Required task —
Copy word for word every line from the one containing "How far away" through the end of the rows, including both of those lines.

● ● ● ● ●

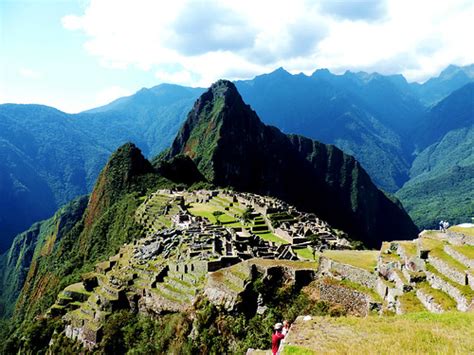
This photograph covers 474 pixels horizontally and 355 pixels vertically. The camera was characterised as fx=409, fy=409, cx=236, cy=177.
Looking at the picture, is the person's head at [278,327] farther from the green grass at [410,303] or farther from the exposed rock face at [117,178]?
the exposed rock face at [117,178]

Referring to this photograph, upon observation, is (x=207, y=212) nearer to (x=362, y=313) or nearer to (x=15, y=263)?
(x=362, y=313)

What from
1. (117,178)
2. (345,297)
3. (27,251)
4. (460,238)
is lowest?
(27,251)

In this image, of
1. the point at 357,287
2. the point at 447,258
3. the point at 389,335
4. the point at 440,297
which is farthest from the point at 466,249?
the point at 389,335

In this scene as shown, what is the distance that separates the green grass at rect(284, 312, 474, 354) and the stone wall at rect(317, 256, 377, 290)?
587 cm

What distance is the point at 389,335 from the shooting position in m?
13.2

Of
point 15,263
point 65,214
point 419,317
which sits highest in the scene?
point 419,317

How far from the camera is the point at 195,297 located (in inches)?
1075

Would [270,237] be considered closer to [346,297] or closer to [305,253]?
[305,253]

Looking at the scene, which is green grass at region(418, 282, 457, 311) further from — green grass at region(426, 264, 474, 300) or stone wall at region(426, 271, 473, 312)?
green grass at region(426, 264, 474, 300)

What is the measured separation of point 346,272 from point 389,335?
9.50 meters

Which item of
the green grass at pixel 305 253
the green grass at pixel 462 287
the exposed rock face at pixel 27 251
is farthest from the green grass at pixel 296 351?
the exposed rock face at pixel 27 251

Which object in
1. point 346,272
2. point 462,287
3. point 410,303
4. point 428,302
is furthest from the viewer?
point 346,272

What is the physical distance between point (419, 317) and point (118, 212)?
91.5 m

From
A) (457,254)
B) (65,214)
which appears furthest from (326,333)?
(65,214)
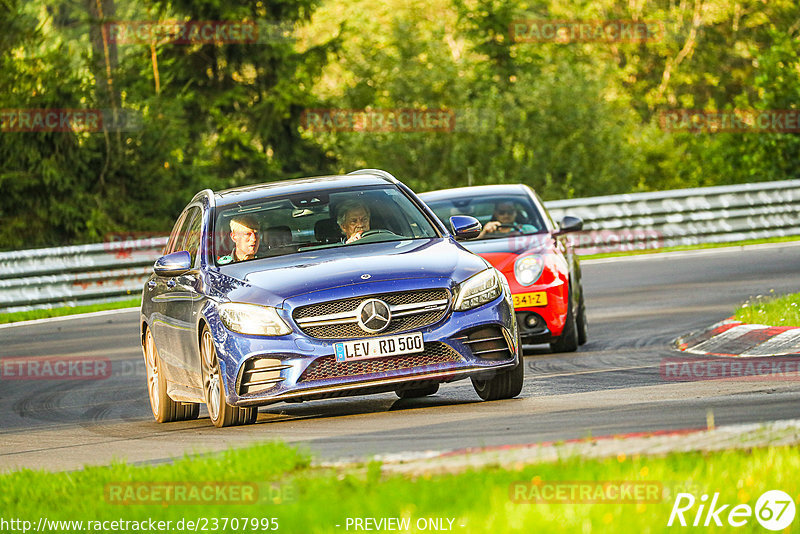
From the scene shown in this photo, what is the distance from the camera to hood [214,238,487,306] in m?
9.04

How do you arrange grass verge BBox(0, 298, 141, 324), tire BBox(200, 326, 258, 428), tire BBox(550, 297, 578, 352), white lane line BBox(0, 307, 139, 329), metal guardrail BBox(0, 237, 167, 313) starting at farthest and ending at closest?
metal guardrail BBox(0, 237, 167, 313) → grass verge BBox(0, 298, 141, 324) → white lane line BBox(0, 307, 139, 329) → tire BBox(550, 297, 578, 352) → tire BBox(200, 326, 258, 428)

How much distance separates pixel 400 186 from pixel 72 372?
569cm

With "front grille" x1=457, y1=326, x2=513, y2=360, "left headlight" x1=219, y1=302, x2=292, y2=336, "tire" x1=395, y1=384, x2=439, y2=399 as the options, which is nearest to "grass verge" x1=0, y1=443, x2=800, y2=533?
"left headlight" x1=219, y1=302, x2=292, y2=336

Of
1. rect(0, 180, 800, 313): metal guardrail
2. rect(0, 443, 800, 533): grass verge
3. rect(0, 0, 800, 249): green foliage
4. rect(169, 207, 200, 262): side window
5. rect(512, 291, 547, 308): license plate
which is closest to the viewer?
rect(0, 443, 800, 533): grass verge

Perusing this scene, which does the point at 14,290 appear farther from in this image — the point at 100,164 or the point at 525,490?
the point at 525,490

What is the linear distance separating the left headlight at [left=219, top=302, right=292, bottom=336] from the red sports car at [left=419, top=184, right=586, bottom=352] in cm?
461

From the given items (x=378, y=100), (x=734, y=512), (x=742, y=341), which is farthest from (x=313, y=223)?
(x=378, y=100)

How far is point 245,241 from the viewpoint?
1007 centimetres

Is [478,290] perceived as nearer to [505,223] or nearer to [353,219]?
[353,219]

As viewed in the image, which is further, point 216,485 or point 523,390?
point 523,390

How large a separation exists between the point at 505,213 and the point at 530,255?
1.25 meters

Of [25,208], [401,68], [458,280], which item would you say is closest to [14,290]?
[25,208]

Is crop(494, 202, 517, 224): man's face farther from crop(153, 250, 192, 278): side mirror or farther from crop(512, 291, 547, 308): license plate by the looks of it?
crop(153, 250, 192, 278): side mirror

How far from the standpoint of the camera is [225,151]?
42062 mm
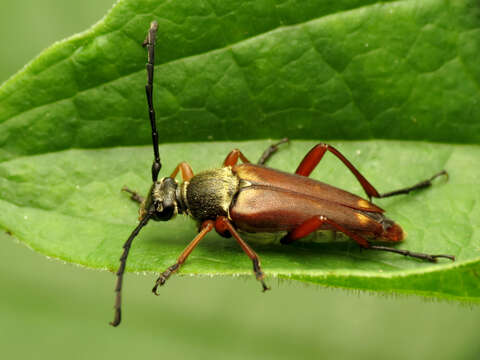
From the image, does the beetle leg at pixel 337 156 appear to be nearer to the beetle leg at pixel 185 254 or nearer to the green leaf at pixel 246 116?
the green leaf at pixel 246 116

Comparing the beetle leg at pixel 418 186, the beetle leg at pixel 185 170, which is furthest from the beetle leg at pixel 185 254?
the beetle leg at pixel 418 186

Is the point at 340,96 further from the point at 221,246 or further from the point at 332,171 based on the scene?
the point at 221,246

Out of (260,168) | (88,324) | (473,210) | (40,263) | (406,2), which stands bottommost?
(88,324)

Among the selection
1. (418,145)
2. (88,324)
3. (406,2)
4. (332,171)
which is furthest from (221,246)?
(406,2)

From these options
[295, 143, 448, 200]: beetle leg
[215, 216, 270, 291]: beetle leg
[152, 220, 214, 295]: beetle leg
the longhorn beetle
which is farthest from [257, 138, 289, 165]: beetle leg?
[152, 220, 214, 295]: beetle leg

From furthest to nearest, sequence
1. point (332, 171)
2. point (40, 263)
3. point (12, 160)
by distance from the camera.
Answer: point (40, 263) → point (332, 171) → point (12, 160)

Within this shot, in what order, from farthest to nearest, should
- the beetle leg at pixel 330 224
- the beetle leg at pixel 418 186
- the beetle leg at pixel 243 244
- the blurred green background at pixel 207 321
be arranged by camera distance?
the blurred green background at pixel 207 321
the beetle leg at pixel 418 186
the beetle leg at pixel 330 224
the beetle leg at pixel 243 244

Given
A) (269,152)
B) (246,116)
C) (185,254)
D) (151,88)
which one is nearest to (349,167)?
(269,152)

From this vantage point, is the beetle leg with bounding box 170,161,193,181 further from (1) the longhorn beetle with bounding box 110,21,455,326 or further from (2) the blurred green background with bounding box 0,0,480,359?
(2) the blurred green background with bounding box 0,0,480,359
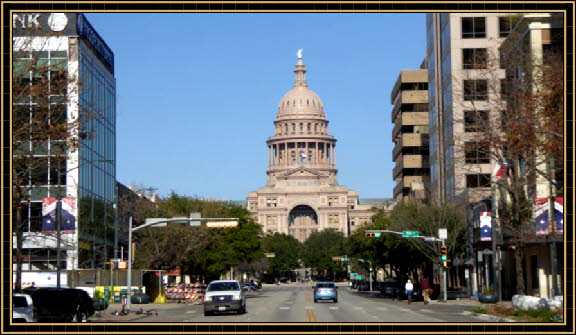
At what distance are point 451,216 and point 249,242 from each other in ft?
78.9

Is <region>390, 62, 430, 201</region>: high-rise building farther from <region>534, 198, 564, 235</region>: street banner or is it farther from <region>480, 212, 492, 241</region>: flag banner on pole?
<region>534, 198, 564, 235</region>: street banner

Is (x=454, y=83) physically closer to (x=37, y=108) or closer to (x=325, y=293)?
(x=325, y=293)

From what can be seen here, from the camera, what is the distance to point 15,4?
51.4ft

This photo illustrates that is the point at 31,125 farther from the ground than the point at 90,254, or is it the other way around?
the point at 31,125

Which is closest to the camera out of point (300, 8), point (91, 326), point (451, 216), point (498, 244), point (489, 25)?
point (300, 8)

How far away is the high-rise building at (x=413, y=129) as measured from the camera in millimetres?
114938

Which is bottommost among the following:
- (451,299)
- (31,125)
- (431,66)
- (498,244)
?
(451,299)

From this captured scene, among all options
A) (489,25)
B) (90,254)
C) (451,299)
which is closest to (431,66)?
(489,25)

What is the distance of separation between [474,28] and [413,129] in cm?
2831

● ● ● ● ●

Solution to this task —
How far away is the high-rise building at (x=413, y=129) as measured from the camera in millimetres?
114938

Which is bottommost among the following:
- (451,299)
- (31,125)
- (431,66)
- (498,244)
?
(451,299)

From this captured scene, among all options
A) (489,25)
B) (90,254)
C) (451,299)
which is closest to (431,66)?
(489,25)

What is the distance of separation between [474,28] and [413,129] in cm?
2831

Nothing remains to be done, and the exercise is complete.